David Farr, CEO of Emerson
Electric Co., said federal governmental policies are hurting U.S.
manufacturing. He cited cap and trade, health care reform and labor rules as
undermining the industry and its ability to expand and grow jobs domestically. He
said that his company will continue to focus on growth overseas.
Emerson, the maker of electrical equipment and
InSinkErator garbage disposals with $20.9 billion in sales for the year ended
September, will keep expanding in emerging markets, which represented 32 percent of revenue
in 2009. About 36 percent of manufacturing is now in “best-cost countries” up
from 21 percent in 2003, according to slides accompanying his speech at a Baird
Industrial Outlook conference.
Companies will create jobs in India and China, “places
where people want the products and where the governments welcome you to
actually do something,” Farr said. Mature markets such as the U.S., Western Europe and Japan
continue to decline in importance and the company will keep investing in
emerging markets, Farr said during the presentation.
“We as a company today are putting our best people, our
best technology and our best investment in these marketplaces to grow,” he
said. “My job is to grow that top line, grow my earnings, grow my cash flow and
grow my returns to the shareholders. My job is not to shrink and roll over for
the U.S. government.”
The unemployment rate in the U.S. jumped to 10.2 percent in
October, the highest level since 1983. Emerson, which Farr said employs about
125,000 people worldwide, has eliminated more than 20,000 jobs since the end of
2008 to lower expenses. “What do you think I am going to do?” Farr asked. “I’m not
going to hire anybody in the United States. I’m moving.”

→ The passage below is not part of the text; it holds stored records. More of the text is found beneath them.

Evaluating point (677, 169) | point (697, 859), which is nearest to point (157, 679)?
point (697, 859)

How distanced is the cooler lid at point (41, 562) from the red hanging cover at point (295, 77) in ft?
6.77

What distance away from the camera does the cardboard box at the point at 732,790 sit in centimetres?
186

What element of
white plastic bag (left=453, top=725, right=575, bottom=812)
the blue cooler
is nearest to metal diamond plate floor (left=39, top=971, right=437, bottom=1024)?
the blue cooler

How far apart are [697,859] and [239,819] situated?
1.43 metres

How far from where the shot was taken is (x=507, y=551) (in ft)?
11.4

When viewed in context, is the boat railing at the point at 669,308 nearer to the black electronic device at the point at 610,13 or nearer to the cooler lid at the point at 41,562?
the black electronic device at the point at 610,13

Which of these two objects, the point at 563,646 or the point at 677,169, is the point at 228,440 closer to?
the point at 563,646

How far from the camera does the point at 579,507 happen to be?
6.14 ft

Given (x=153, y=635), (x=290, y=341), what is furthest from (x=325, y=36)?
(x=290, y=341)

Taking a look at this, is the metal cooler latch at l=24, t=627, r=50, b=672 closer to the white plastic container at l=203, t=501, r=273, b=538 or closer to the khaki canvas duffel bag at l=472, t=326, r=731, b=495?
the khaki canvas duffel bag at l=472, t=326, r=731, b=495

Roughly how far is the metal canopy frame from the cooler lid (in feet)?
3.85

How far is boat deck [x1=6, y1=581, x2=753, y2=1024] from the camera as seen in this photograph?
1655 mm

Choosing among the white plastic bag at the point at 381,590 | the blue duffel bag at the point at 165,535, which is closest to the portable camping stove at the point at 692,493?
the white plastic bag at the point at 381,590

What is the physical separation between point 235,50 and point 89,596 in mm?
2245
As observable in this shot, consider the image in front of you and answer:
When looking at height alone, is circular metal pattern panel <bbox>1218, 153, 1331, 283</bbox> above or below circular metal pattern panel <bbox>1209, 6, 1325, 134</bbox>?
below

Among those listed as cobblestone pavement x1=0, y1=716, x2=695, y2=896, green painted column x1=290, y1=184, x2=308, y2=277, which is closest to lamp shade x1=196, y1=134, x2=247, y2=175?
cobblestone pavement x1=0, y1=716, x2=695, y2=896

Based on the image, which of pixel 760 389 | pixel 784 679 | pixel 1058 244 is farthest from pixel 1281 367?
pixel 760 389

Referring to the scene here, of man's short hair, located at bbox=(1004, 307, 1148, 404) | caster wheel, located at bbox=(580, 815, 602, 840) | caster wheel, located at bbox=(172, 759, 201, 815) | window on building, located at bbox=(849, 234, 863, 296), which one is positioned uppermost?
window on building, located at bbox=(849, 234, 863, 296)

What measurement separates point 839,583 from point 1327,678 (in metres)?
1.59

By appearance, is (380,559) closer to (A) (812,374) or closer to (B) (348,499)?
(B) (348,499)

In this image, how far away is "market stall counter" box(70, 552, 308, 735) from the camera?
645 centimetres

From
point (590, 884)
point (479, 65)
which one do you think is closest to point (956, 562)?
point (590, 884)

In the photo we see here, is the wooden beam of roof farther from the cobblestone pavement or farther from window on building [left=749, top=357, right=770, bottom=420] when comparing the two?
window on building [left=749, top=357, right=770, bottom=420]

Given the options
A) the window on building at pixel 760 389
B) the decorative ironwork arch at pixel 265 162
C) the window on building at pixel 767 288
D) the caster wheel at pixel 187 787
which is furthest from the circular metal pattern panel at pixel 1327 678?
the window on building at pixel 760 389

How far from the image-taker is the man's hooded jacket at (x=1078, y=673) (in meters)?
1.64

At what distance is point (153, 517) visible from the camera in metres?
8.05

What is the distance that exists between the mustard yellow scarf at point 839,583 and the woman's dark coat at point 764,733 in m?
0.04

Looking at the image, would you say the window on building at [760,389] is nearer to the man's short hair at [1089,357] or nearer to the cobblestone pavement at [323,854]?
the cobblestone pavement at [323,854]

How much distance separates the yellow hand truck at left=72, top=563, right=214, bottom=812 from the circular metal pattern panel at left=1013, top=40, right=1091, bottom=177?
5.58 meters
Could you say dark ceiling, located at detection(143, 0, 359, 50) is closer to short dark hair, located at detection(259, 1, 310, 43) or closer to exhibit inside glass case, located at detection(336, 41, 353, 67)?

Emerson, based in St. Louis, recently fell 7 cents to $41.35 in New York Stock Exchange composite trading. The shares have risen 13 percent this year.
The company had $1.7 billion in sales last fiscal year
connected to energy efficiency through demand for products such as
variable-speed controls and digital compressors, and it plans to increase that
amount to about $5 billion in five years, Farr said.